**SET EXERCISE:** Locate "What is the exact distance between" in the records below, then copy its line and every following line exactly, without the pictures.

**PROVIDED MATERIAL:**
..............................
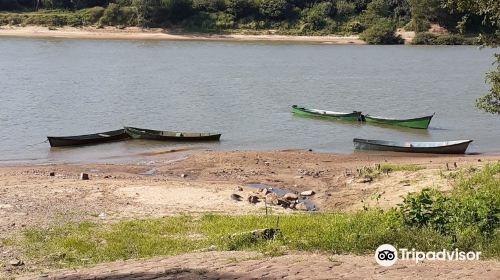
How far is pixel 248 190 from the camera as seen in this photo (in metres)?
21.4

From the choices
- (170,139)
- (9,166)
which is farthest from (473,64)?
(9,166)

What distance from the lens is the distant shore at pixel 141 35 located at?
309 feet

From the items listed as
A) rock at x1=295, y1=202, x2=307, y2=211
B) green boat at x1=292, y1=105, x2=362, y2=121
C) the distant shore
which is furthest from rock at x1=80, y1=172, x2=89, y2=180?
the distant shore

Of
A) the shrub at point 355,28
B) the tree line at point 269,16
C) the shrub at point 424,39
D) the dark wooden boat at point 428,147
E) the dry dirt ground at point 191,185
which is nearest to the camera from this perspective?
the dry dirt ground at point 191,185

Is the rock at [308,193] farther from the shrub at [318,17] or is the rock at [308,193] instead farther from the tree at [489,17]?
the shrub at [318,17]

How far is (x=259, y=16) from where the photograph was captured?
99750mm

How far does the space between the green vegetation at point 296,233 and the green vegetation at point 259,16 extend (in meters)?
82.2

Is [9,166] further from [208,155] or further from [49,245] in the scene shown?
[49,245]

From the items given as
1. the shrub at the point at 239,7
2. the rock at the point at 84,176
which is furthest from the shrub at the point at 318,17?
the rock at the point at 84,176

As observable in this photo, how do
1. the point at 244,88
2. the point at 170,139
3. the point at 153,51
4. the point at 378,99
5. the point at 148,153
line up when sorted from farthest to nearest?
the point at 153,51, the point at 244,88, the point at 378,99, the point at 170,139, the point at 148,153

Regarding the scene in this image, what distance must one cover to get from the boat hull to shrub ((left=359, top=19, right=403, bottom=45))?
63514mm

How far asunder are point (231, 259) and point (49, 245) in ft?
15.9

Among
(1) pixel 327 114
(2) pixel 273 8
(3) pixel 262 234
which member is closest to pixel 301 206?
(3) pixel 262 234

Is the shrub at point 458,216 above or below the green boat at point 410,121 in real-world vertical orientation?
above
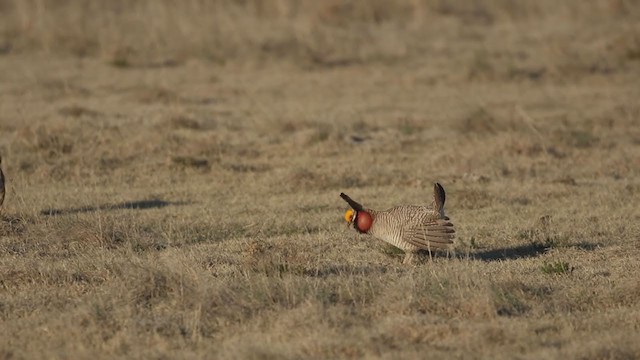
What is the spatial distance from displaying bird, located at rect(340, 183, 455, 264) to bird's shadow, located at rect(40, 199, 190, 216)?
279 centimetres

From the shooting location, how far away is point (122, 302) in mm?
5953

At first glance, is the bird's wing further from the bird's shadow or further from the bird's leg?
the bird's shadow

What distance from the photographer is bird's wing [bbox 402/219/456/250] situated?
22.9ft

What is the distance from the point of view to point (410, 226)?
703 cm

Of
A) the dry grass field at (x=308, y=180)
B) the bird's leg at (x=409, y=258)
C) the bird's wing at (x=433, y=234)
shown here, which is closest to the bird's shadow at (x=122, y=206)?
the dry grass field at (x=308, y=180)

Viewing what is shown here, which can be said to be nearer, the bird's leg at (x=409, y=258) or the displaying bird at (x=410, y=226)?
the displaying bird at (x=410, y=226)

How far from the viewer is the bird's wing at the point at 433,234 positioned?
22.9 ft

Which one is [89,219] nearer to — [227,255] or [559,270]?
[227,255]

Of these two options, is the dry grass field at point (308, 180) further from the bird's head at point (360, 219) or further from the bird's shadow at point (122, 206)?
the bird's head at point (360, 219)

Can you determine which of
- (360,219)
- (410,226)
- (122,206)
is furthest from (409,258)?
(122,206)

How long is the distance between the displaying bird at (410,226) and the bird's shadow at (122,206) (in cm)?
279

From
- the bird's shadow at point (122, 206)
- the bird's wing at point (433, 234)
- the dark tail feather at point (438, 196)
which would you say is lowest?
the bird's shadow at point (122, 206)

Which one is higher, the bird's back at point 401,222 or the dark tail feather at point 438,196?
the dark tail feather at point 438,196

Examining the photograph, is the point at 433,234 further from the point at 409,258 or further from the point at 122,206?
the point at 122,206
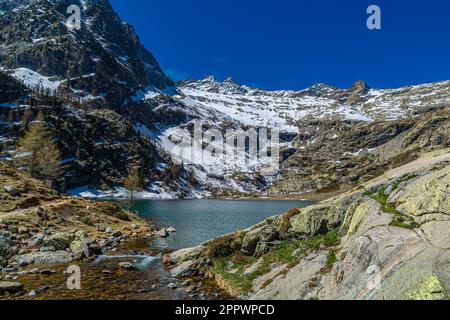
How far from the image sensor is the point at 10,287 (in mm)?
25266

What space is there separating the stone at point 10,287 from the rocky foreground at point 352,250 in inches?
501

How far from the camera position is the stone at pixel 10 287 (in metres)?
25.0

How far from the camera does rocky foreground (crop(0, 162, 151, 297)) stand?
33.5 meters

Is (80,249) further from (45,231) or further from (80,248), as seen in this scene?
(45,231)

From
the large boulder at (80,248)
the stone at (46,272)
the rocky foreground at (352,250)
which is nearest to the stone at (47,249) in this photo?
the large boulder at (80,248)

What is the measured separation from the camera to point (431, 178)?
22.7m

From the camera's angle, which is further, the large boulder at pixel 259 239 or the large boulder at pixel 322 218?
the large boulder at pixel 259 239

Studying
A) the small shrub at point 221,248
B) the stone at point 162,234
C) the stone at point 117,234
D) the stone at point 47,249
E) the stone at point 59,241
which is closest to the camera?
the small shrub at point 221,248

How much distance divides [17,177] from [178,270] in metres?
47.6

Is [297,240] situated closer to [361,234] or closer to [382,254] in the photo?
[361,234]

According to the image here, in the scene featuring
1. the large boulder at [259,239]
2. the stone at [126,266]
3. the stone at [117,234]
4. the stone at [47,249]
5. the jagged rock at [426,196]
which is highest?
the jagged rock at [426,196]

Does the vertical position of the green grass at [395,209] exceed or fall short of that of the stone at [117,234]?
it exceeds it

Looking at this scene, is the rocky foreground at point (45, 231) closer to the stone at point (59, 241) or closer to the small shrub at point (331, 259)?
the stone at point (59, 241)

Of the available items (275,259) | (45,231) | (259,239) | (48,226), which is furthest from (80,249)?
(275,259)
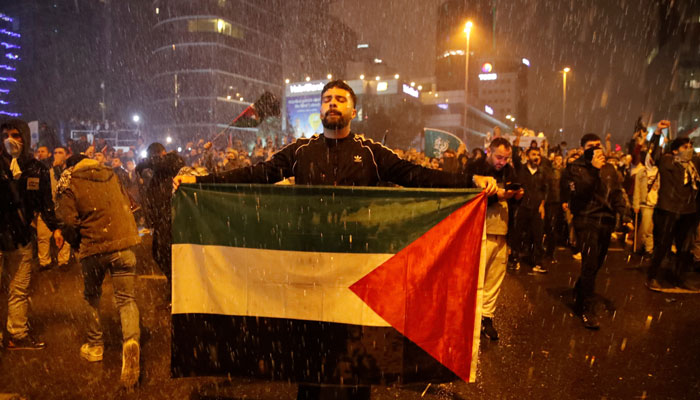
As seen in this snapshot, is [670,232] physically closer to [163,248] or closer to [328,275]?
[328,275]

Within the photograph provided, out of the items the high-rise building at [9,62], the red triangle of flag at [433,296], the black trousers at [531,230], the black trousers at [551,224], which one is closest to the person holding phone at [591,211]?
the black trousers at [531,230]

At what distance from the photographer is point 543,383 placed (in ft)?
13.2

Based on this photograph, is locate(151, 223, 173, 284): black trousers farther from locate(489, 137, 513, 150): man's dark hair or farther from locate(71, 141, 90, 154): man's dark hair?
locate(489, 137, 513, 150): man's dark hair

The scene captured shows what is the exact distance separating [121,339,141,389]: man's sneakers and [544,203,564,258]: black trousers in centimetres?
810

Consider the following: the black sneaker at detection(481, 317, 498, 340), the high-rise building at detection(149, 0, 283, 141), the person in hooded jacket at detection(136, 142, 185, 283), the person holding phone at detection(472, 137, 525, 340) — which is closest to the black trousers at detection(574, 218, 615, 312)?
the person holding phone at detection(472, 137, 525, 340)

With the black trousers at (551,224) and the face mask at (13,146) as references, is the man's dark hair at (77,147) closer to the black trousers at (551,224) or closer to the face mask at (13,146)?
the face mask at (13,146)

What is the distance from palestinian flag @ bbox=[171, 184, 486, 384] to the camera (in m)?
2.96

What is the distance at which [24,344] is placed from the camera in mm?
4742

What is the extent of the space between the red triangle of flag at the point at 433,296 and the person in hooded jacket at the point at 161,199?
381 centimetres

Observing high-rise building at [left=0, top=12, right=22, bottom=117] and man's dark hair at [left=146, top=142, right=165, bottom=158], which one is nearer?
man's dark hair at [left=146, top=142, right=165, bottom=158]

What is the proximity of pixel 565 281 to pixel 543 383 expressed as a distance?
4.28 metres

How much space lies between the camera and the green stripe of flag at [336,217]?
3029 mm

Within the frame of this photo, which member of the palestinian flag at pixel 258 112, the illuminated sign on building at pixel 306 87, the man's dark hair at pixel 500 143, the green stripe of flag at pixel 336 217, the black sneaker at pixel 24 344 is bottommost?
the black sneaker at pixel 24 344

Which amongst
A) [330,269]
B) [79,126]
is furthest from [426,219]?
[79,126]
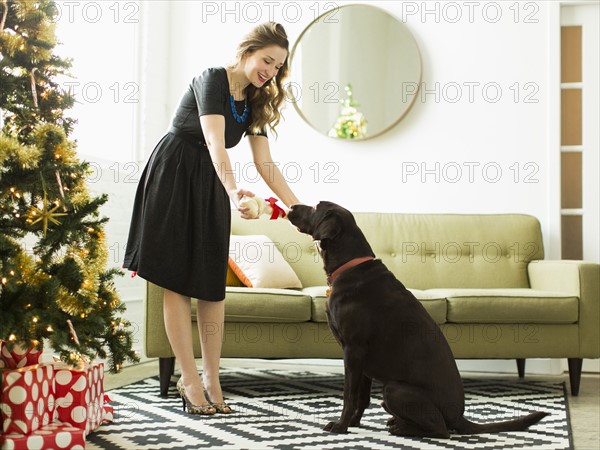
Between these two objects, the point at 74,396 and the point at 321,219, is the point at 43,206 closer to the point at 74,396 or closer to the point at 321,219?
the point at 74,396

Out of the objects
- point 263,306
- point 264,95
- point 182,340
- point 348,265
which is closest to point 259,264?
point 263,306

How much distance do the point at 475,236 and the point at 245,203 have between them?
194 cm

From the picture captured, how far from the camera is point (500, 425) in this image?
7.56 feet

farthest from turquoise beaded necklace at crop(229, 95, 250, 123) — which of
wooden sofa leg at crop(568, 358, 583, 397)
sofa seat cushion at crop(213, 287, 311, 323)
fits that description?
wooden sofa leg at crop(568, 358, 583, 397)

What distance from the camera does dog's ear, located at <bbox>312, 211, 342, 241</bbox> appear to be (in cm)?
238

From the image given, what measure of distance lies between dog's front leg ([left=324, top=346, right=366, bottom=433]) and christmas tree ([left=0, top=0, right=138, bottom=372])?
2.26 ft

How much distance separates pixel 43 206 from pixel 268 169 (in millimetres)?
937

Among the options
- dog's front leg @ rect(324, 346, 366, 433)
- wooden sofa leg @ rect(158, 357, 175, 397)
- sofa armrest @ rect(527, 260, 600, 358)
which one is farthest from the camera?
sofa armrest @ rect(527, 260, 600, 358)

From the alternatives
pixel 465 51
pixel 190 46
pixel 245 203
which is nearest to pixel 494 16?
pixel 465 51

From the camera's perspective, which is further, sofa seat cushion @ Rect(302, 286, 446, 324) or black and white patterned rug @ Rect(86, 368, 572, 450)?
sofa seat cushion @ Rect(302, 286, 446, 324)

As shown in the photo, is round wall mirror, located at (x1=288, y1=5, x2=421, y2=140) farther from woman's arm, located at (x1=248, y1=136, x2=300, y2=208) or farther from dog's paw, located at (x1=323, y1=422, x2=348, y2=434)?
dog's paw, located at (x1=323, y1=422, x2=348, y2=434)

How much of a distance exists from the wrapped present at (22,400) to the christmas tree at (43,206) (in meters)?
0.09

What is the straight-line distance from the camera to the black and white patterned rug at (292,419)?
226 centimetres

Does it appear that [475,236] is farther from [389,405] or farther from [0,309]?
[0,309]
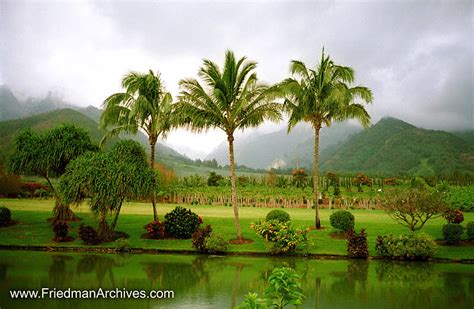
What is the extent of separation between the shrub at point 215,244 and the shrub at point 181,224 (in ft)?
8.63

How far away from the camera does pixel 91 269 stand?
1736cm

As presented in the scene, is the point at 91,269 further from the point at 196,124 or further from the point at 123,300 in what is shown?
the point at 196,124

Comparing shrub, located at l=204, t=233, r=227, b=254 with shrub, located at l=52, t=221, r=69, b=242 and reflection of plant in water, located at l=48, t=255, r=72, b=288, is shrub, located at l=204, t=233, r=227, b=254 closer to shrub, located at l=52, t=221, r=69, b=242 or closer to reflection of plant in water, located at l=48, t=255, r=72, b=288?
reflection of plant in water, located at l=48, t=255, r=72, b=288

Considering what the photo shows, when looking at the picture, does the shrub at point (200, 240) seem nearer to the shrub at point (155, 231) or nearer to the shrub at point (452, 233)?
the shrub at point (155, 231)

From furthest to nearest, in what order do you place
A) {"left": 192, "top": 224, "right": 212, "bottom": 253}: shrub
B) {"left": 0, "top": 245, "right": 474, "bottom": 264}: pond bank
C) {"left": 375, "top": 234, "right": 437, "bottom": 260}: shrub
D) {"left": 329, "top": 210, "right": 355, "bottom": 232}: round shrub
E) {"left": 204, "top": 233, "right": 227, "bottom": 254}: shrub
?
{"left": 329, "top": 210, "right": 355, "bottom": 232}: round shrub → {"left": 192, "top": 224, "right": 212, "bottom": 253}: shrub → {"left": 204, "top": 233, "right": 227, "bottom": 254}: shrub → {"left": 0, "top": 245, "right": 474, "bottom": 264}: pond bank → {"left": 375, "top": 234, "right": 437, "bottom": 260}: shrub

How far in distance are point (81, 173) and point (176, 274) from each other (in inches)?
403

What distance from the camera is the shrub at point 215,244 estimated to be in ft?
73.8

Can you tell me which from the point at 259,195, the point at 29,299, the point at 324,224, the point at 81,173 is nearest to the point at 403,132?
the point at 259,195

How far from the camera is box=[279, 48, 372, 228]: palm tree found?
25.7 metres

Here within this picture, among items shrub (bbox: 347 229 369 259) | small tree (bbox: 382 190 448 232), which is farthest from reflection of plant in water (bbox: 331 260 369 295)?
small tree (bbox: 382 190 448 232)

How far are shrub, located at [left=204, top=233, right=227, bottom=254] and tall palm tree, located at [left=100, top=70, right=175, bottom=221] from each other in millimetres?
4985

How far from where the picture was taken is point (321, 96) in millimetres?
25891

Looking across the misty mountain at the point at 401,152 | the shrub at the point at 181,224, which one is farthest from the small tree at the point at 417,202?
the misty mountain at the point at 401,152

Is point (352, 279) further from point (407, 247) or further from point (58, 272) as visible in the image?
point (58, 272)
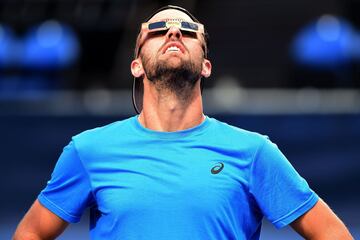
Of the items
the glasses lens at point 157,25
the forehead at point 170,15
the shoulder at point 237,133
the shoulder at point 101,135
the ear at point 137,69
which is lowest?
the shoulder at point 101,135

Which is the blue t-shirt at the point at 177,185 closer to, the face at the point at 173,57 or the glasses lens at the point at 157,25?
the face at the point at 173,57

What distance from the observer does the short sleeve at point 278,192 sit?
3518mm

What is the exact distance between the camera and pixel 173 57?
3641mm

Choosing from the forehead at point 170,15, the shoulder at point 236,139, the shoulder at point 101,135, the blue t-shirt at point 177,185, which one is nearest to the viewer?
the blue t-shirt at point 177,185

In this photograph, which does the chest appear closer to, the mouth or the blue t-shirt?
the blue t-shirt

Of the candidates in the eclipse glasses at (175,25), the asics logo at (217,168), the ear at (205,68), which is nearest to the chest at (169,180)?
the asics logo at (217,168)

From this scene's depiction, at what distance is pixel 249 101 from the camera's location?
427 inches

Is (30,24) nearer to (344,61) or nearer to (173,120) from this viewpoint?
(344,61)

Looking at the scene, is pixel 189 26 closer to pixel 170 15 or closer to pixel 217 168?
pixel 170 15

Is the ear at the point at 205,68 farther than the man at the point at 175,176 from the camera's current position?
Yes

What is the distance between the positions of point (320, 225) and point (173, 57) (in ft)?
2.89

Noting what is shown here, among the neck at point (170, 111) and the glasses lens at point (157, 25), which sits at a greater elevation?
the glasses lens at point (157, 25)

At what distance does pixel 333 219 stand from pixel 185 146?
2.12 ft

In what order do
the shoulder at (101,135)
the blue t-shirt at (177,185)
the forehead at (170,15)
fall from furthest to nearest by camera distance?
the forehead at (170,15)
the shoulder at (101,135)
the blue t-shirt at (177,185)
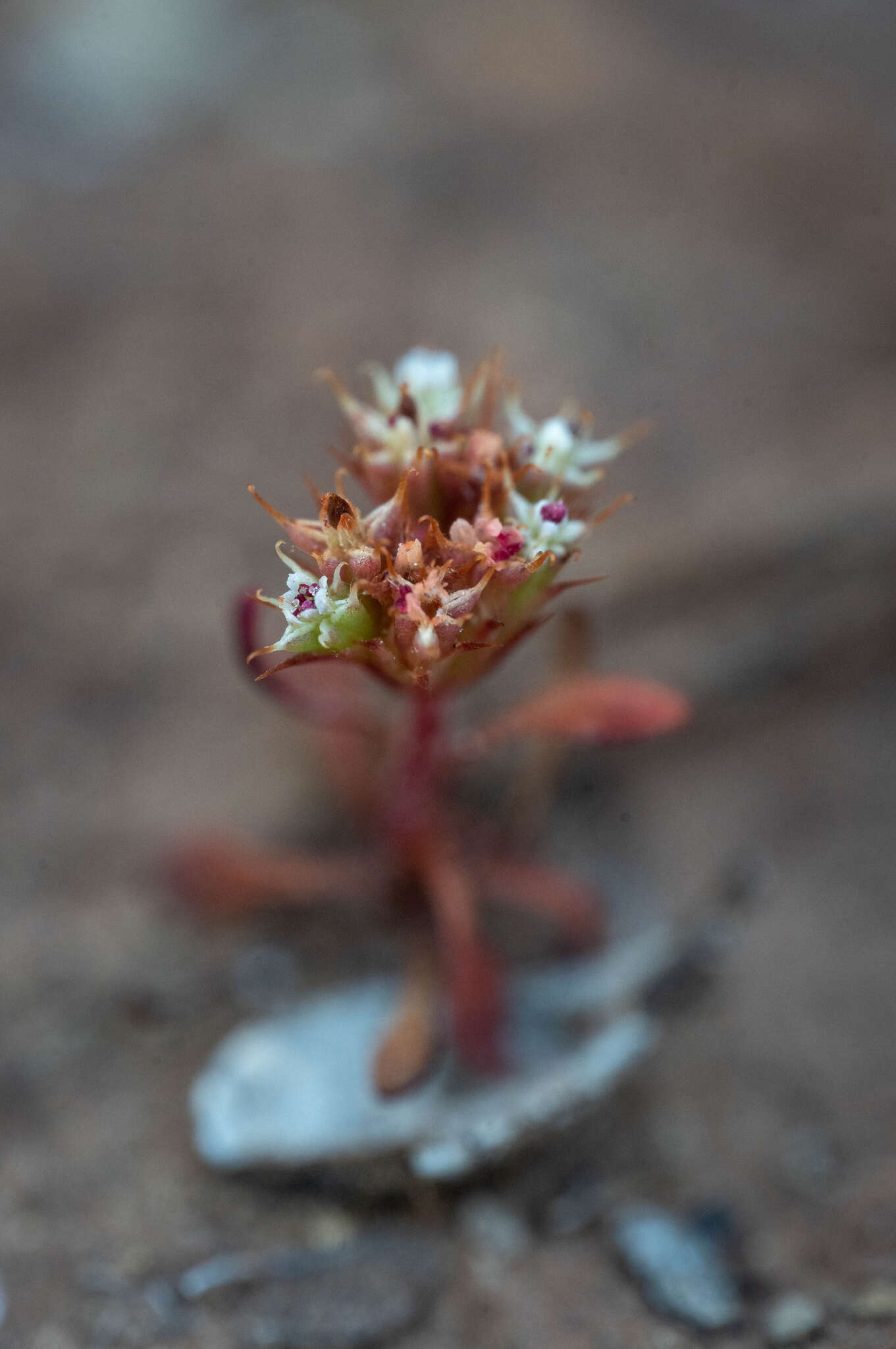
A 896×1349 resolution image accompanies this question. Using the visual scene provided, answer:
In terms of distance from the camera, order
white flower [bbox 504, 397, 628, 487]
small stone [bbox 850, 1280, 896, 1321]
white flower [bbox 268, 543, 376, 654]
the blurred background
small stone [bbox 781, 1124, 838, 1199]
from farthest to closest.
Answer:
..............................
**FULL ANSWER:**
What is the exact distance between the camera and pixel 173 57?
3641mm

Choosing from the forehead at point 170,15, the shoulder at point 236,139, the shoulder at point 101,135, the blue t-shirt at point 177,185, which one is nearest to the viewer?
the blue t-shirt at point 177,185

In this photograph, which does the chest appear closer to, the mouth or the blue t-shirt?
the blue t-shirt

Of the candidates in the eclipse glasses at (175,25), the asics logo at (217,168), the ear at (205,68), which is nearest to the chest at (169,180)?
the asics logo at (217,168)

From this scene's depiction, at what distance is pixel 249 101 from the camera's location?
427 inches

Is (30,24) nearer to (344,61) or nearer to (173,120) from this viewpoint?
(344,61)

Looking at the scene, is pixel 189 26 closer to pixel 170 15 or closer to pixel 217 168?
pixel 170 15

Is the ear at the point at 205,68 farther than the man at the point at 175,176 from the camera's current position?
Yes

What is the distance between the positions of point (320, 225) and point (173, 57) (in ft)?
2.89

Noting what is shown here, among the neck at point (170, 111) and the glasses lens at point (157, 25), which sits at a greater elevation?
the glasses lens at point (157, 25)

At what distance does pixel 333 219 stand from pixel 185 146?
2.12 ft

In what order do
the shoulder at (101,135)
the blue t-shirt at (177,185)
the forehead at (170,15)
fall from furthest to nearest by camera distance?
the forehead at (170,15)
the shoulder at (101,135)
the blue t-shirt at (177,185)
A 896×1349 resolution image accompanies this question. Using the visual scene provided, answer:
In terms of distance from the camera, order
white flower [bbox 504, 397, 628, 487]
small stone [bbox 850, 1280, 896, 1321]
white flower [bbox 268, 543, 376, 654]
the blurred background
small stone [bbox 781, 1124, 838, 1199]
from farthest to closest.
Answer:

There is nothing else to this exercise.